Berkshire Hathaway, led by investment icon Warren Buffett, continues to benefit significantly from its stake in Moody’s. While Buffett is known for his large holdings in companies like Coca-Cola and Apple, his investment in Moody’s, which constitutes 3.6% of Berkshire’s portfolio, highlights a strategic focus on dominant companies with reliable dividend payouts. Moody’s stock, despite a current yield of 0.85%, offers substantial returns through its consistent dividend growth.
Berkshire Hathaway acquired its initial stake in Moody’s in 2000 when the company was spun off from Dun & Bradstreet. Over the years, Berkshire has strategically sold some shares, now holding nearly 25 million, valued at approximately $11 billion. The original cost basis for this position was a mere $248 million, representing an impressive 4,400% increase in the investment’s value. However, the cumulative dividends received have far surpassed this initial investment.
Moody’s Dividend Payouts to Berkshire Hathaway
With an annual dividend of $4.12 per share and a cost basis of $10 per share, Berkshire Hathaway’s yield on cost for Moody’s stock stands at an exceptional 41.2%. In 2025 alone, Berkshire Hathaway received $93 million in dividends from its Moody’s holdings. This substantial income means Berkshire can recoup its entire initial investment in Moody’s stock within a few years, solely through dividend payments. As Moody’s management continues to increase its dividend payouts, Berkshire’s yield on cost is expected to grow even further.
Analyzing Moody’s Investment Potential
While the current yield on Moody’s stock may seem modest, the long-term dividend growth and the company’s dominant market position make it an attractive holding for value investors like those at Berkshire Hathaway.
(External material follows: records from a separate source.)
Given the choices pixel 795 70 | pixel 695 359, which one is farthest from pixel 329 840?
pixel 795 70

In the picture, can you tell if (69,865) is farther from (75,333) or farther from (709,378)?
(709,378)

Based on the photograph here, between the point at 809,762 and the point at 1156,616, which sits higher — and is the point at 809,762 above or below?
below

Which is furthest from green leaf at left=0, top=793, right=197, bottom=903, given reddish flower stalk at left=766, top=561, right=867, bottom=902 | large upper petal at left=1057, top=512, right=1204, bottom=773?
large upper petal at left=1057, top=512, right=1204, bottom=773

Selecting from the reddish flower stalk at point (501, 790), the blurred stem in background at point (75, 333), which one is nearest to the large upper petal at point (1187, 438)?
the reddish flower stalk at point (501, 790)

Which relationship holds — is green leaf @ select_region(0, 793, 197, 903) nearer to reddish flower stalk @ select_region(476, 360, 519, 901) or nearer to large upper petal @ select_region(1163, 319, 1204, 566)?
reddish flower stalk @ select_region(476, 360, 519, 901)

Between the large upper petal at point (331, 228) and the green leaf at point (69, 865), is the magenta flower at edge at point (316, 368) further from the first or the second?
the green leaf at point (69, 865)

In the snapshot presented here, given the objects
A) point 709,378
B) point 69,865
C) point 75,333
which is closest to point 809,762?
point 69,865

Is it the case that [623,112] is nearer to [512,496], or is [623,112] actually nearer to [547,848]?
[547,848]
The company operates in a critical sector that is resilient to economic downturns, providing a stable foundation for consistent dividend payments. Investors considering Moody’s should evaluate its historical dividend growth and its capacity to continue increasing payouts in the future.
The strategic advantage of Moody’s lies in its essential role in financial markets, providing credit ratings and analytical services that are indispensable for investors and corporations alike. This indispensable position allows the company to generate consistent revenue streams, supporting its ability to return capital to shareholders through dividends.